Unique properties and reactivity of high-valent manganese-oxo versus manganese-hydroxo in the salen platform.

To gain an understanding of oxidation reactions by Mn(III)(salen), a reaction of Mn(III)(salen) with m-chloroperoxybenzoic acid in the absence of a substrate is investigated. UV-vis, perpendicular- and parallel-mode electron paramagnetic resonance, and X-ray absorption spectroscopy show that the resulting solution contains Mn(IV)(salen)(O) as a major product and Mn(IV)(salen)(OH) as a minor product. Mn(IV)(salen)(O) readily reacts with 4-H-2,6-tert-Bu(2)C(6)H(2)OH (homolytic bond dissociation energy of an OH bond, BDE(OH) = 82.8 kcal mol(-1)), 4-CH(3)CO-2,6-tert-Bu(2)C(6)H(2)OH (BDE(OH) = 83.1 kcal mol(-1)), and 4-NC-2,6-tert-Bu(2)C(6)H(2)OH (BDE(OH) = 84.2 kcal mol(-1)) at 203 K, following second-order rate kinetics. Mn(IV)(salen)(OH) reacts with 4-CH(3)CO-2,6-tert-Bu(2)C(6)H(2)OH (BDE(OH) = 83.1 kcal mol(-1)) much more slowly under identical conditions than Mn(IV)(salen)(O) and does not react with 4-NC-2,6-tert-Bu(2)C(6)H(2)OH (BDE(OH) = 84.2 kcal mol(-1)), suggesting that the thermodynamic hydrogen-atom-abstracting ability of Mn(IV)(salen)(OH) is about 83 kcal mol(-1).

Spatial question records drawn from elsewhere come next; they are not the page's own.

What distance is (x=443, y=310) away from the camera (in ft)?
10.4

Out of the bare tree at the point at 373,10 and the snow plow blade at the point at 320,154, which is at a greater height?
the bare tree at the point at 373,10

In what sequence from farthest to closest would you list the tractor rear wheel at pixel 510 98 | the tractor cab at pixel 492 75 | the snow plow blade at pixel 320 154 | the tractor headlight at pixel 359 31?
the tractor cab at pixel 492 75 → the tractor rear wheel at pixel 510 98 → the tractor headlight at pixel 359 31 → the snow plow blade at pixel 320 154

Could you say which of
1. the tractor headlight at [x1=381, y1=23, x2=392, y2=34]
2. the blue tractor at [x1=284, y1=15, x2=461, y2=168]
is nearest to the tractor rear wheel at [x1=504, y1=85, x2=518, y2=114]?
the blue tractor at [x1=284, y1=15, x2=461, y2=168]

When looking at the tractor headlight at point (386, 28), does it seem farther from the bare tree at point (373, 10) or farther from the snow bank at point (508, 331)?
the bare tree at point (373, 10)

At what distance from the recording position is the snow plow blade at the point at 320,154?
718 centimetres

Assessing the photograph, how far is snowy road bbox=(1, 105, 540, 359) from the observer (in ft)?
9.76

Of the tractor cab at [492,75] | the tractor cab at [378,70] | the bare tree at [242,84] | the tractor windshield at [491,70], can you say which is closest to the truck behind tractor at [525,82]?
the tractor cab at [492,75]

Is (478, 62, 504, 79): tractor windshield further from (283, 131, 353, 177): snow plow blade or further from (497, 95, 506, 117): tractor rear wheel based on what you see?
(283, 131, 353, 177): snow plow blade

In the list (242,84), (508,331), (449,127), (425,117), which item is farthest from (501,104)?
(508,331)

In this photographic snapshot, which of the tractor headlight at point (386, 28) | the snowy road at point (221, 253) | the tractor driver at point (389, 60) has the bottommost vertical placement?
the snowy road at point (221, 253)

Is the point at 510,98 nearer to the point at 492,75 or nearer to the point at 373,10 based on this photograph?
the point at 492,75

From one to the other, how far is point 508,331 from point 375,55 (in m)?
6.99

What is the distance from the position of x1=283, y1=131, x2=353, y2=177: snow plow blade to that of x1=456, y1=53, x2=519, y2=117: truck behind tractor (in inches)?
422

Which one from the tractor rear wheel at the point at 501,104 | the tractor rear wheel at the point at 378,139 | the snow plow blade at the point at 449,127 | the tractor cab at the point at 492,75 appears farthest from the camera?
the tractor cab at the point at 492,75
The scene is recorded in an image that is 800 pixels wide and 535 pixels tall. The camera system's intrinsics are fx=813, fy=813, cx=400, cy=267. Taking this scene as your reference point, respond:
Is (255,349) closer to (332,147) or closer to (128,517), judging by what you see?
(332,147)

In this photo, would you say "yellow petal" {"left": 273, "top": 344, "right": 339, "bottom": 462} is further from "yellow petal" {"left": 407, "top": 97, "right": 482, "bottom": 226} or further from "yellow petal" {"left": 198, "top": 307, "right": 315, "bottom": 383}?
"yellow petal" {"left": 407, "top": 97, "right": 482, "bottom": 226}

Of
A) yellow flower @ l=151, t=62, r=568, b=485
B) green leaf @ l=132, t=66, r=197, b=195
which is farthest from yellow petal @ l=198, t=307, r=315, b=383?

The rate constant for reactions of Mn(IV)(salen)(OH) with phenols is not dependent on the concentration of phenols, suggesting that Mn(IV)(salen)(OH) might bind phenols prior to the rate-limiting oxidation reactions. Quantum chemical calculations are carried out for Mn(IV)(salen)(O) and Mn(IV)(salen)(OH), both of which well reproduce the extended X-ray absorption fine structures as well as the electronic configurations. It is also indicated that protonation of Mn(IV)(salen)(OH) induces a drastic electronic structural change from manganese(IV) phenolate to a manganese(III) phenoxyl radical, which is also consistent with the experimental observation.